Continuous integration and continuous delivery for HPC

Ludovic Courtès — March 6, 2023

Will those binaries actually work? This is a central question for HPC practitioners and one that’s sometimes hard to answer: increasingly complex software stacks being deployed, and often on a variety of clusters. Will that program pick the right libraries? Will it perform well? With each cluster having its own hardware characteristics, portability is often considered unachievable. As a result, HPC practitioners rarely take advantage of continuous integration and continuous delivery (CI/CD): building software locally on the cluster is common, and software validation is often a costly manual process that has to be repeated on each cluster.

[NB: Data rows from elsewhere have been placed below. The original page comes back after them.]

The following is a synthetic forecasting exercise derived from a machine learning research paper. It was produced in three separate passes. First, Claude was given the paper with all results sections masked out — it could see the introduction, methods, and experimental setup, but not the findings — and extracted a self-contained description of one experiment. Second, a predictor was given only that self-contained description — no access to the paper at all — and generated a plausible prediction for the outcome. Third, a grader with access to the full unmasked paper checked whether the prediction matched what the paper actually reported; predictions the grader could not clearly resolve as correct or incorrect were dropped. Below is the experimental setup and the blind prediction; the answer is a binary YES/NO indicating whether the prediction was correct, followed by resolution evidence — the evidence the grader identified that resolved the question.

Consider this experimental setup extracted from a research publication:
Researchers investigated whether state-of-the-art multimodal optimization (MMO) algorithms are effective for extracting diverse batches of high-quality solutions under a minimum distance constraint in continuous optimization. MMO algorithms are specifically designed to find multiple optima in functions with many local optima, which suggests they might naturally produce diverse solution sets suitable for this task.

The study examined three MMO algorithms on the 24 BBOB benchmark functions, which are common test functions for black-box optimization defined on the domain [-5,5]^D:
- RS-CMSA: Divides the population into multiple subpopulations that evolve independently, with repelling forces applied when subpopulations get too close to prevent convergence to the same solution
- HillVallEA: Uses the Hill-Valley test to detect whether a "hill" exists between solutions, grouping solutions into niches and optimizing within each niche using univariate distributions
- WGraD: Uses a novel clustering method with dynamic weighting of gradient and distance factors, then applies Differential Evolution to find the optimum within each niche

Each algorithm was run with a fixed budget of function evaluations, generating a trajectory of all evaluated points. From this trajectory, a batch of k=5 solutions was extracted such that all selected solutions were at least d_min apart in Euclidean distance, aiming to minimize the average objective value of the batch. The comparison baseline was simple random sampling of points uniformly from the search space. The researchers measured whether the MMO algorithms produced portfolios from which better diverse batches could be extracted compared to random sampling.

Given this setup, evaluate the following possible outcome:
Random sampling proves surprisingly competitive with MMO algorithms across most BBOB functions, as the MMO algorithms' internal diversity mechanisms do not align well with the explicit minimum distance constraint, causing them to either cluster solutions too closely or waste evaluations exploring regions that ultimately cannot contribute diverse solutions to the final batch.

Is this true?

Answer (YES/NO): YES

We discussed before that use of pre-built binaries is not inherently an obstacle to performance, be it for networking or for code—a property often referred to as performance portability. Thanks to performance portability, continuous delivery is an option in HPC. In this article, we show how Guix users and system administrators have benefited from continuous integration and continuous delivery on HPC clusters.

Hermetic builds

But first things first: before we talk about continuous integration, we need to talk about hermetic or isolated builds. One of the key insights of the pioneering work of Eelco Dolstra on the Nix package manager is this: by building software in isolated environments, we can eliminate interference with the rest of the system and practically achieve reproducible builds. Simply put, if Alice runs a build process in an isolated environment on a supercomputer, and Bob runs the same build process in an isolated environment on their laptop, they’ll get the same output (unless of course the build process is not deterministic).

From that perspective, pre-built binaries in Guix (and Nix) are merely substitutes for local builds: you can choose to build things locally, but as an optimization you may just as well fetch the build result from someone you trust—since it’s the same as what you’d get anyway.

A closely related property is full control of the software package dependency graph. Guix package definitions stand alone: they can only refer to one another and cannot refer to software that happens to be available on the machine in /usr/lib64, say—that directory is not even visible in the isolated build environment! Thus, a package in Guix has its dependencies fully specified, down to the C library—and even further down.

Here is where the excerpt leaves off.